A Honda seems much more like an XL vehicle, IMO.


----------



## HouTXUberman (Jul 16, 2014)

Walkersm said:


> It will work on Uber XL. They have that there yet? UberSUV is commercially registered limos. IS that the route you wanted to go? Commercial insurance and all that jazz?


I just started doing XL rides a few days ago. SUV started in Houston about 2-3 weeks ago.
Not sure yet if I want to go that route. It is a lot of overhead expense with permits, insurance, etc. I'm just more curious at this point.


----------



## Walkersm (Apr 15, 2014)

HouTXUberman said:


> I just started doing XL rides a few days ago. SUV started in Houston about 2-3 weeks ago.
> Not sure yet if I want to go that route. It is a lot of overhead expense with permits, insurance, etc. I'm just more curious at this point.

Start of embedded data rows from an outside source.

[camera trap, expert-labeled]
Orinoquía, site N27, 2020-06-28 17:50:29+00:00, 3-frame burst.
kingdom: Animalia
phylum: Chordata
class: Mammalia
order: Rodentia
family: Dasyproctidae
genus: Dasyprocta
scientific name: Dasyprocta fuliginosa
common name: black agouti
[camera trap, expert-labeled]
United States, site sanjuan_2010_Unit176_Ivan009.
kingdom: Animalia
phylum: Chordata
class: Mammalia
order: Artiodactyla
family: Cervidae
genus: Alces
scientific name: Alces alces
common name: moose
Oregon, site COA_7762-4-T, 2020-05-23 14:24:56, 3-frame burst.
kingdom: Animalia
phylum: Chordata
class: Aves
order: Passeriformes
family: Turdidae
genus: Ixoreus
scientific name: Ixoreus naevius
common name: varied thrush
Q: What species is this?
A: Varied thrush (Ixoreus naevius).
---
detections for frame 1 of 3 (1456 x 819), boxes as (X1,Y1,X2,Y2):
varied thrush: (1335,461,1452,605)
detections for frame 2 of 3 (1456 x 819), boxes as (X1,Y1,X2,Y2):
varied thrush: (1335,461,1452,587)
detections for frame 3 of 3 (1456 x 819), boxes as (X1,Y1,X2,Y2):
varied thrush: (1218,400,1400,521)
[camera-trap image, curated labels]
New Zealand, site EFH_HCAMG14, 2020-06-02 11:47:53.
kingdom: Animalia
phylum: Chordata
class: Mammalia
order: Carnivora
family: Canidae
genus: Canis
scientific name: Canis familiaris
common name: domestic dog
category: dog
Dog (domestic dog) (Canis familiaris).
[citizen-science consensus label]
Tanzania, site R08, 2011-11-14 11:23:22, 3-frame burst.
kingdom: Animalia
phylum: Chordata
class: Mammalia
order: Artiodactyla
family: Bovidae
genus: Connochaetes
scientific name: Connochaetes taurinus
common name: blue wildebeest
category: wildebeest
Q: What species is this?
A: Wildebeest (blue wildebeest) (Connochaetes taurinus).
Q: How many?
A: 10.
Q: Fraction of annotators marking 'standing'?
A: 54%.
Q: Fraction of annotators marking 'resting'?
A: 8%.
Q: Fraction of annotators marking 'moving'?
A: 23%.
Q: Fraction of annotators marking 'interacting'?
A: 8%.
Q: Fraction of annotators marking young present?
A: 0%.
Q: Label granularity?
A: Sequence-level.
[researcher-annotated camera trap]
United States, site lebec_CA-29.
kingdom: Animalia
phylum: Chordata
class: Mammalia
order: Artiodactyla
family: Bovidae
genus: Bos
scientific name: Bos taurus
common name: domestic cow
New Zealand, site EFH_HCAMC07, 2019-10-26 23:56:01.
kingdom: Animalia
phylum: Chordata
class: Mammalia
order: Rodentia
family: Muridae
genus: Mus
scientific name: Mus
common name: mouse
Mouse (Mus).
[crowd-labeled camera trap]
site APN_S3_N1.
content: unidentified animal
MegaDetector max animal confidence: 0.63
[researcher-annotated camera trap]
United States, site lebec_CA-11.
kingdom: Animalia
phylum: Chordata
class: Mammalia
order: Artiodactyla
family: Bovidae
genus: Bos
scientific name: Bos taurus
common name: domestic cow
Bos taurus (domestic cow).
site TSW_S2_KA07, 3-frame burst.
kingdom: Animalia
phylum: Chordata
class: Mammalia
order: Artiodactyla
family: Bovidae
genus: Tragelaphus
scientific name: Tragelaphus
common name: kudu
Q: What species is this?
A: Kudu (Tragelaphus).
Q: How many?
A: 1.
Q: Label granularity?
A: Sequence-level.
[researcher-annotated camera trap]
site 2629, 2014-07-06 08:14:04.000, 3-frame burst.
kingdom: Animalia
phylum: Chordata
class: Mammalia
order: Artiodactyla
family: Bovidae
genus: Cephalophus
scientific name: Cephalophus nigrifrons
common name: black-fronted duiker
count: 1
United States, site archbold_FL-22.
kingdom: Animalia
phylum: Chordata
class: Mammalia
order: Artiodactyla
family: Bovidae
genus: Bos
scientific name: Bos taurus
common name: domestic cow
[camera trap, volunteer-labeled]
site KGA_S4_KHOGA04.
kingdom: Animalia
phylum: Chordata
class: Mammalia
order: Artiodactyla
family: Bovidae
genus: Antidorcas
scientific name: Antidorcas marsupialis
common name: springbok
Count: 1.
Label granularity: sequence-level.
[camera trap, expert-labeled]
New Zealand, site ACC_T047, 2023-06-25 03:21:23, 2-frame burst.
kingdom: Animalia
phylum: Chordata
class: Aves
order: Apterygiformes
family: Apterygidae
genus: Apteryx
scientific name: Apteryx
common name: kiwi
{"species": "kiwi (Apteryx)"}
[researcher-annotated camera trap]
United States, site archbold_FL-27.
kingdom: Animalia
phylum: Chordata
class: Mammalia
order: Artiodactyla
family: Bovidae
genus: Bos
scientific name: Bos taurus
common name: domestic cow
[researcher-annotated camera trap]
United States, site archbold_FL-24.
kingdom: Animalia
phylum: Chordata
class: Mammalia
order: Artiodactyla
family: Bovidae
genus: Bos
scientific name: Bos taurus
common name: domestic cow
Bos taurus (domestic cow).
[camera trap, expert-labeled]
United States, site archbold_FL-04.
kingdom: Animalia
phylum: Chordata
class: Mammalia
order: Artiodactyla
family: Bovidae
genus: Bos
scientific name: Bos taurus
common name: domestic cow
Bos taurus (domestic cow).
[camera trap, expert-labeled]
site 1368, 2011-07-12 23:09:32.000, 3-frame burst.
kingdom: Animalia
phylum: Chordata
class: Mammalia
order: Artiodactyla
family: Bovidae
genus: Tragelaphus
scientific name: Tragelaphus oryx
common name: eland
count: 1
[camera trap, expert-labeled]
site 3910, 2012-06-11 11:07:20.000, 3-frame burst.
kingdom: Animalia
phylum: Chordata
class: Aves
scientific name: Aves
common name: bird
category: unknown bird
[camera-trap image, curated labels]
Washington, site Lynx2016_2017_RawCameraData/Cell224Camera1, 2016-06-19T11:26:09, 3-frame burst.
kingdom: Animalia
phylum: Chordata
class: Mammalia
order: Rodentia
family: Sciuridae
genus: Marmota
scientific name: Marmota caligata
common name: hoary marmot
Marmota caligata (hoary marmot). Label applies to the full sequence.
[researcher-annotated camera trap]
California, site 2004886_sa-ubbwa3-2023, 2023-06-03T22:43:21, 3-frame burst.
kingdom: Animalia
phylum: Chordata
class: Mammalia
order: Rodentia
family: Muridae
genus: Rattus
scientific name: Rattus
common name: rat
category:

And I think in Houston in order to start a limo company (just to be eligible for UberSUV) you need to have two vehicles and one needs to be stretched. Or maybe that was Dallas, Not sure. Kinda big barriers to starting in TX.


----------



## OldTownSean (Aug 14, 2014)

Tahoe isn't good enough? I've seen some damn nice Tahoes working commercial in Scottsdale.


----------



## ReviTULize (Sep 29, 2014)

I drive a 13 Pilot for XL and love it. The new models are much larger than the older ones (not sure about 12's)


----------



## stuber (Jun 30, 2014)

OldTownSean said:


> Tahoe isn't good enough? I've seen some damn nice Tahoes working commercial in Scottsdale.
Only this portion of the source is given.